Rows >>
START

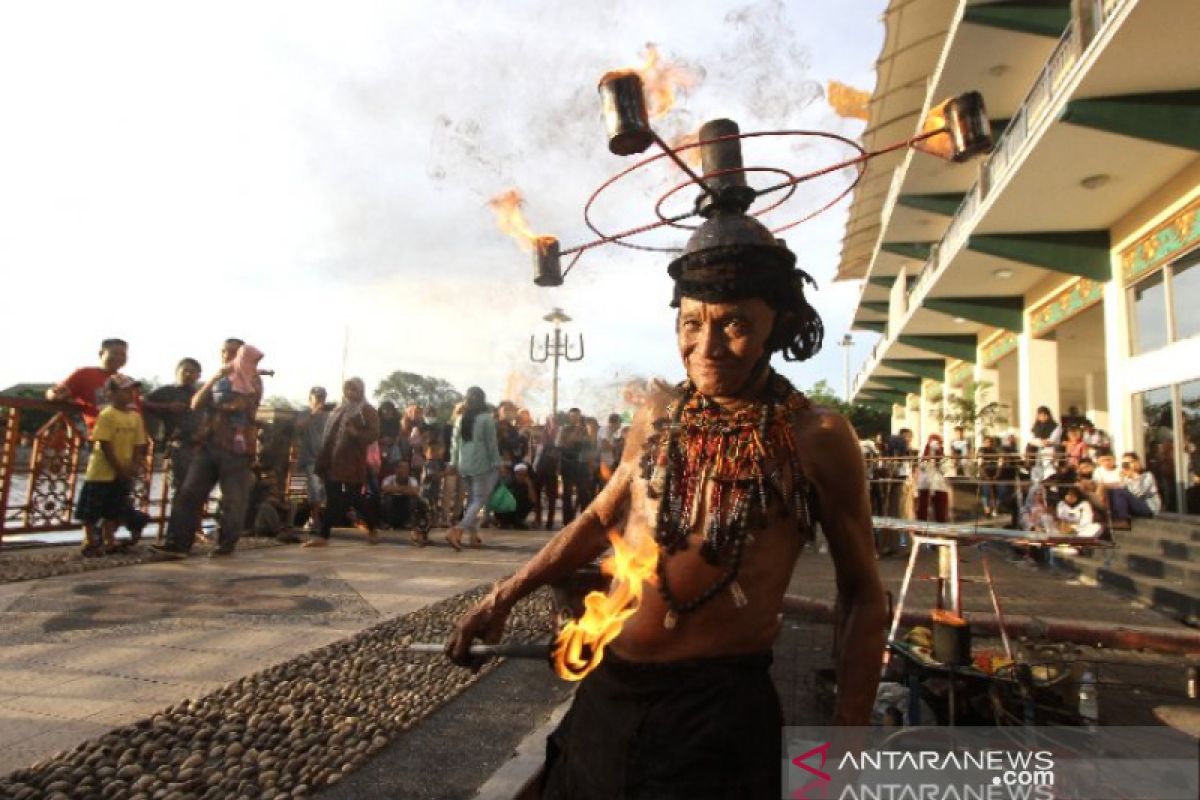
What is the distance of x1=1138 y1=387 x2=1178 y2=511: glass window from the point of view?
1063cm

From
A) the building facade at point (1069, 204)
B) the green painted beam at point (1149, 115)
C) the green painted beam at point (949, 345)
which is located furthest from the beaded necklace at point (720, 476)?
the green painted beam at point (949, 345)

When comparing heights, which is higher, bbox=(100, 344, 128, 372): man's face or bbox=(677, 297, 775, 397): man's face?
bbox=(100, 344, 128, 372): man's face

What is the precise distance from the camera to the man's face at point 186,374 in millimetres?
8406

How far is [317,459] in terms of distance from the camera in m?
8.70

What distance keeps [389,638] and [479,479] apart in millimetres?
4307

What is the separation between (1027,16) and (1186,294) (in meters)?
5.25

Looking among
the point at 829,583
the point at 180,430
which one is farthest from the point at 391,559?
the point at 829,583

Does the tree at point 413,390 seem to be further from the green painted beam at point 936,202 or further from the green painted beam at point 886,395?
the green painted beam at point 886,395

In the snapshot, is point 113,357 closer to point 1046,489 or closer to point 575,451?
point 575,451

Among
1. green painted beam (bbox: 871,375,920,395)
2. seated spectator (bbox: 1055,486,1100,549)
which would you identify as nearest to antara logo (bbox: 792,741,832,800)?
seated spectator (bbox: 1055,486,1100,549)

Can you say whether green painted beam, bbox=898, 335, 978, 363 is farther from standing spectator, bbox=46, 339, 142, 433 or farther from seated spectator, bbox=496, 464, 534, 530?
standing spectator, bbox=46, 339, 142, 433

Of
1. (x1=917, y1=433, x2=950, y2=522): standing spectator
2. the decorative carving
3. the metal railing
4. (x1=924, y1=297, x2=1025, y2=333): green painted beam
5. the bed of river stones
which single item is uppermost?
the metal railing

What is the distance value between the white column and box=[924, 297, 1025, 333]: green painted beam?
0.58 m

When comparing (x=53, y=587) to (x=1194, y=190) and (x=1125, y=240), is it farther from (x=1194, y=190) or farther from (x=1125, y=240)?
(x=1125, y=240)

END

What the task asks >> Rewrite the lines from the one containing "How far is [317,459]" up to and including the last line of the items, replacing "snapshot" with "scene" and leaving everything else unchanged.

Answer for the task >>
How far is [317,459] in terms of distance from the camera in m?
8.70

What distance keeps [389,638] and [479,479] apart in millimetres?
4307

What is the separation between (1027,16) and (1186,294) (in meters)?
5.25

Looking among
the point at 829,583
the point at 180,430
which one is farthest from the point at 391,559?
the point at 829,583

Does the tree at point 413,390 seem to be further from the green painted beam at point 936,202 or further from the green painted beam at point 886,395?
the green painted beam at point 886,395

In the scene, is point 113,357 closer to point 1046,489 or closer to point 575,451?
point 575,451

Among
1. green painted beam (bbox: 871,375,920,395)
2. seated spectator (bbox: 1055,486,1100,549)
which would you identify as nearest to antara logo (bbox: 792,741,832,800)?
seated spectator (bbox: 1055,486,1100,549)

Can you say whether green painted beam, bbox=898, 335, 978, 363 is farther from standing spectator, bbox=46, 339, 142, 433 or farther from seated spectator, bbox=496, 464, 534, 530?
standing spectator, bbox=46, 339, 142, 433

Of
1. (x1=917, y1=433, x2=950, y2=522): standing spectator
2. the decorative carving
3. the metal railing
4. (x1=924, y1=297, x2=1025, y2=333): green painted beam
5. the bed of river stones
which single item is uppermost?
the metal railing

What is the distance value between the white column and box=[924, 297, 1025, 333]: green painted beam?
0.58 m

When comparing (x=53, y=587) to (x=1194, y=190) and (x=1125, y=240), is it farther from (x=1194, y=190) or farther from (x=1125, y=240)?
(x=1125, y=240)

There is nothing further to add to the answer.